-- Страница --
----------------------------------------

Очевиден гностический характер существенных черт этой концепции Павла:
тварные, производные силы, управляющие миром, противодействуют извечным
божественным силам и преследуют человеческую душу; порабощение космоса,
сомнительность Закона, преодоление "властей" и освобождение человека,
- здесь нет нужды пускаться в разъяснения о происхождении подобных
взглядов. Все это относится не к Божеству, но к промежуточной сущности,
поставленной на свое место Божеством или получившей от Него возможность
действовать. Однако за Богом, о котором говорит Павел, неотступно следуют
две загадочные тени, связанные друг с другом, обе - заимствованные из
Ветхого Завета, но сгущенные и превратившиеся в нечто чудовищное: склонность
"ожесточать" и двууровневость в замысле дарования Закона, его двуслойность.
Их-то мы и должны рассмотреть подробнее.
44 См. мою книгу "Moses". S. 157 f; Werke. Bd. 2.
* Современные исследователи в большинстве своем считают, что Послание к
Колоссянам не относятся к подлинным посланиям Павла.
В повествовании о египетских бедствиях всякий раз после того, как
бедствие отступает, фараон обыкновенно "ожесточает" свое сердце, или
"коснеет" в нем, или "скрепляет" его. Но прежде чем является седьмое
бедствие, в действие вступает новый фактор: у склонного теперь искать
примирения египетского царя YHWH раз за разом "ожесточает" или "скрепляет"

----------------------------------------

-- Перечень записей --
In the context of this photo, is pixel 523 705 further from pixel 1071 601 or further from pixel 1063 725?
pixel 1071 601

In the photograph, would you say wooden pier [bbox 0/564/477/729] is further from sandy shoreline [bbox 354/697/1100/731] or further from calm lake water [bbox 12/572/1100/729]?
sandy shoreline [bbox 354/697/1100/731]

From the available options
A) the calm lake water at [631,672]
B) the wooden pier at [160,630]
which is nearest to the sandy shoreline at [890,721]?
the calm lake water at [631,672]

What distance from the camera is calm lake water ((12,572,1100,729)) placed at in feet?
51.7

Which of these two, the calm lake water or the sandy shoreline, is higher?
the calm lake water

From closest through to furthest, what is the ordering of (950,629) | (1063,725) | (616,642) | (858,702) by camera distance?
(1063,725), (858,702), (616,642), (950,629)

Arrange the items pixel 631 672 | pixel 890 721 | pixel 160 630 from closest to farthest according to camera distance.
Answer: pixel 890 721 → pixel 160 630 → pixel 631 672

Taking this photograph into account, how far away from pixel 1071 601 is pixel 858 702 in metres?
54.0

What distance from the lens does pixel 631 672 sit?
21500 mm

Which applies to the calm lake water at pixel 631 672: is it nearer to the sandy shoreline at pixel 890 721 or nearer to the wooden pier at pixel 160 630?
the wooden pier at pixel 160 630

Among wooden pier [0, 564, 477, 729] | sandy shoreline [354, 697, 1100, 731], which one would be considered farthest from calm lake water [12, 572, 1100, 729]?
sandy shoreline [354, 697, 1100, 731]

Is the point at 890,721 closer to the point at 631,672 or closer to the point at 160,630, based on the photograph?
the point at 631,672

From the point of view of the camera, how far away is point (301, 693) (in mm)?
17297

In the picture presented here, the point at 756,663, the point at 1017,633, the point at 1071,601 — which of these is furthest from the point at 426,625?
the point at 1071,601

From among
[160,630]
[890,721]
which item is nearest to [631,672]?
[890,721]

----------------------------------------

-- Обязательные задания --
**A.** Ответьте на вопросы по фрагменту о концепции Павла.
(i) Откуда заимствованы обе загадочные тени, которые следуют за Богом, о котором говорит Павел?
(ii) Что фараон обыкновенно делает со своим сердцем после того, как бедствие отступает?
(iii) Перед каким по счету бедствием в действие вступает новый фактор?
**B.** Выпишите дословно из фрагмента о концепции Павла отрывок между словами «Их-то мы и должны» и «подлинным посланиям Павла.» включительно.
Перечень здесь не играет никакой роли.

-- Ответы --
**A.**
(i) Из Ветхого Завета.
(ii) Он «ожесточает» свое сердце, или «коснеет» в нем, или «скрепляет» его.
(iii) Перед седьмым.

**B.**
Их-то мы и должны рассмотреть подробнее.
44 См. мою книгу "Moses". S. 157 f; Werke. Bd. 2.
* Современные исследователи в большинстве своем считают, что Послание к
Колоссянам не относятся к подлинным посланиям Павла.